File Purpose Committed?
plutus.py Monitor + calibrate yes
plutus_route.py Balancing arm yes
plutus-refresh.sh Cron driver yes
plutus.budgets.example.json Budget template yes
README.md, LICENSE, .gitignore Package yes
plutus.budgets.json Real budgets ($74.46/$93.59) NO — gitignored
plutus.html, *.jsonl, *.log, *.bak Runtime artifacts NO — gitignored

Critical context / gotchas

  • DeepSeek is the only LIVE balance. Anthropic/Google are estimate-based and only as accurate as the last calibration. The 3-day check-in keeps them honest.
  • No gh CLI here. GitHub ops go through REST API + git over HTTPS, with the token read at runtime in execute_code() from /opt/data/webui/minions-hermes-config/cache/bws_cache.json (secrets.GITHUB_TOKEN). Credential redaction mangles tokens in any tool ARGUMENT — never inline them.

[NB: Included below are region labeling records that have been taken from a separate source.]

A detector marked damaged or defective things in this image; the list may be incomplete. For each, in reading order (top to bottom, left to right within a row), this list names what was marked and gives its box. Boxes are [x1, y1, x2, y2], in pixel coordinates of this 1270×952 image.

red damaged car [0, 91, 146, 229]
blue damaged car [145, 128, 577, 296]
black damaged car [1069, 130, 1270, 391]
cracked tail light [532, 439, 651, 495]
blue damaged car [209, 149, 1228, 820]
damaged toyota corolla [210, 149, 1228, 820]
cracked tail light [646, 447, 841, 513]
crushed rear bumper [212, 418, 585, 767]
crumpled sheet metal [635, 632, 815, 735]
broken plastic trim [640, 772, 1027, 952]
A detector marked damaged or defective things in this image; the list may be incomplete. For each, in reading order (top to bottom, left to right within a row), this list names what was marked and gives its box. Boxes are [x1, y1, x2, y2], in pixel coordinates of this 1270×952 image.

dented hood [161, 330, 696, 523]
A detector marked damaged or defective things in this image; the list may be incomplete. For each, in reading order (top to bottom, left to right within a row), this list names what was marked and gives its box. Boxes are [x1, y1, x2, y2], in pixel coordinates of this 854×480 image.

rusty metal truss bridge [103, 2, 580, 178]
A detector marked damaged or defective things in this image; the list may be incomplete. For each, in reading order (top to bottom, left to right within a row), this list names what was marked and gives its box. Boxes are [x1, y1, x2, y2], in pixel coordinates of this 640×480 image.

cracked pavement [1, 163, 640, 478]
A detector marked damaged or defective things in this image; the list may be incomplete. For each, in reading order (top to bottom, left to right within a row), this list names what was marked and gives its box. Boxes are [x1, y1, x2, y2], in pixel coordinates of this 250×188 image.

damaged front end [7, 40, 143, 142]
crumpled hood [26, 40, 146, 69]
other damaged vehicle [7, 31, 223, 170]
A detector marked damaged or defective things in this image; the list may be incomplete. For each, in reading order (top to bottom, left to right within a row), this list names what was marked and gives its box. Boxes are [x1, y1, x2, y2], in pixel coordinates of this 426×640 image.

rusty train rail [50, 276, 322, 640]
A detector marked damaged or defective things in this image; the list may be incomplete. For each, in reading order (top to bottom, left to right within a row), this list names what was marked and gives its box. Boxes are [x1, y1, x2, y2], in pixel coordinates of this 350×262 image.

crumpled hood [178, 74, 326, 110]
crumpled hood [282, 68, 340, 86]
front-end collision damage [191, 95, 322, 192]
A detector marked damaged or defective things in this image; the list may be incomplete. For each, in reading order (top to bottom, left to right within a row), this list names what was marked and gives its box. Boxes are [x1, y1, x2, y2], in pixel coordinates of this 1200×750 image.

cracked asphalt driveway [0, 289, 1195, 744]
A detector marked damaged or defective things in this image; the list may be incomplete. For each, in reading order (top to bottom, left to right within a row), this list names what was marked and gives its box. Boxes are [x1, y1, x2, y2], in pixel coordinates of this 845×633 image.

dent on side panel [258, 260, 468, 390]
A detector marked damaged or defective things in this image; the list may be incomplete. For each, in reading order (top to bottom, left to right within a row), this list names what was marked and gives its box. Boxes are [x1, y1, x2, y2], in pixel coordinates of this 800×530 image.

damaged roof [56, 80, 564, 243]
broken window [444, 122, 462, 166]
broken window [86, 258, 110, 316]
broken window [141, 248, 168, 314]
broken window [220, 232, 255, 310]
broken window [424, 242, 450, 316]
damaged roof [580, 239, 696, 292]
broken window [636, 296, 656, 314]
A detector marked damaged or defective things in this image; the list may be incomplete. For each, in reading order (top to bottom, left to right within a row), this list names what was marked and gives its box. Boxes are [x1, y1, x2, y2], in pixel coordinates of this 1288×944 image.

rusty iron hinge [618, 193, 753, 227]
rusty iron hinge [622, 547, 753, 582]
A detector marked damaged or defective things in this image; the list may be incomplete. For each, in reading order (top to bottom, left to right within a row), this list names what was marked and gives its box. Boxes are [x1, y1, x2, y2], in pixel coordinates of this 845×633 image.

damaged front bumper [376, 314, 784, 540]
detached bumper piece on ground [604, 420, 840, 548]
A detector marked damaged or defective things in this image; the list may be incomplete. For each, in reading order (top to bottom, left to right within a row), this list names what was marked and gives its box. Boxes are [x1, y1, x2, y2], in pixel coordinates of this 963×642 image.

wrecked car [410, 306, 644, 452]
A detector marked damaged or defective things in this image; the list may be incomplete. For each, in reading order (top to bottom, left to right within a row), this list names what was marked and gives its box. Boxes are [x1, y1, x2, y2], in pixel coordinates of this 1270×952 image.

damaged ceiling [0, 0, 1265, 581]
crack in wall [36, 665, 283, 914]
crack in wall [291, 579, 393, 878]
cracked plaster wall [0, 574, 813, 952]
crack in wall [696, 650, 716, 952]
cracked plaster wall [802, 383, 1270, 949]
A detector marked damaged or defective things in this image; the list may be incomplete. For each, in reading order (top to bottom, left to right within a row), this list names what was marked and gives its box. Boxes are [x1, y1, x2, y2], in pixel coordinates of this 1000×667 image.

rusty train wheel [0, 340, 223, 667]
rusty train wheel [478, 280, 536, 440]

  • Config edits are high-stakes. User has zero tolerance for sloppy config serialization. plutus_route.py's backup + verify + round-trip checks exist for this reason. A rollback backup is at config.yaml.plutus-bak-<timestamp> if routing ever needs reverting.
  • Azure is DEAD. Standing directive: "drop Azure, all-in AWS." Any recalled memory walking through Azure portal / pasting an Azure key is STALE history, archived 2026-06-19. Do not act on it. Plutus tracks only deepseek/anthropic/google.
  • New sessions pick up the Google-primary routing immediately; the session that applied it keeps its old model until restart.